To the extent that Court I alleges that the lease provision constitutes a per se violation of the antitrust laws, the court does not at this time foreclose receipt of evidence or argument on that issue. For purposes of determining the relevant class, however, the court finds that plaintiff’s per se challenge is insufficiently supported to warrant the establishment of a class whose existence is entirely premised on plaintiff’s success in proving, not that the provision is violative of the antitrust laws, but that under a particular theory, it is per se violative.

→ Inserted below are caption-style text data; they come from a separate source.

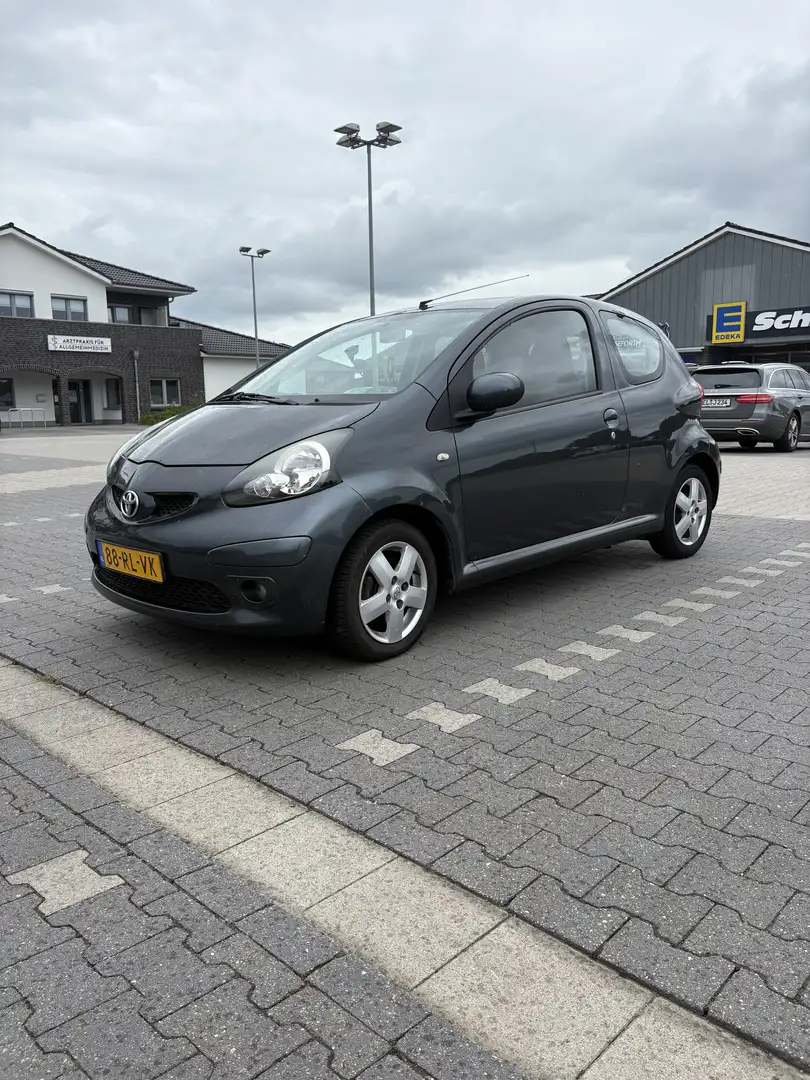 Toyota Aygo 1.0-12V Sport Grijs - 1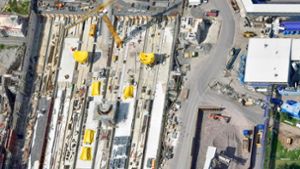 Durch die Genehmigung für die neuen Fluchtwege können nun die auf dem Foto mit gelber Folie abgedeckten Stützen für das Bahnhofsdach weiter gebaut werden. Foto: DB /Arnim Kilgus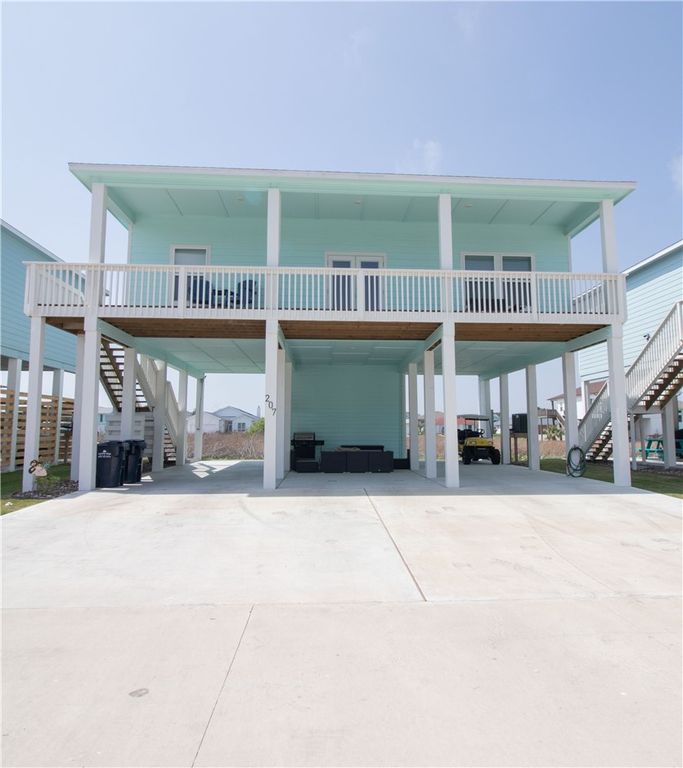 207 Paradise Dr, Rockport, TX 78382 — exterior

. Plaintiff states that the class under Count IV of the complaint is composed of “those tenants who have been forced by the defendants to remain open Tuesday, Wednesday and Saturday nights by action taken unreasonably, arbitrarily and capriciously by defendants in enforcing the restrictive provisions of the aforesaid leases as against the tenants without study or investigation to determine whether the circumstances and conditions existing at the time justified the enforcement of such restrictive conditions.”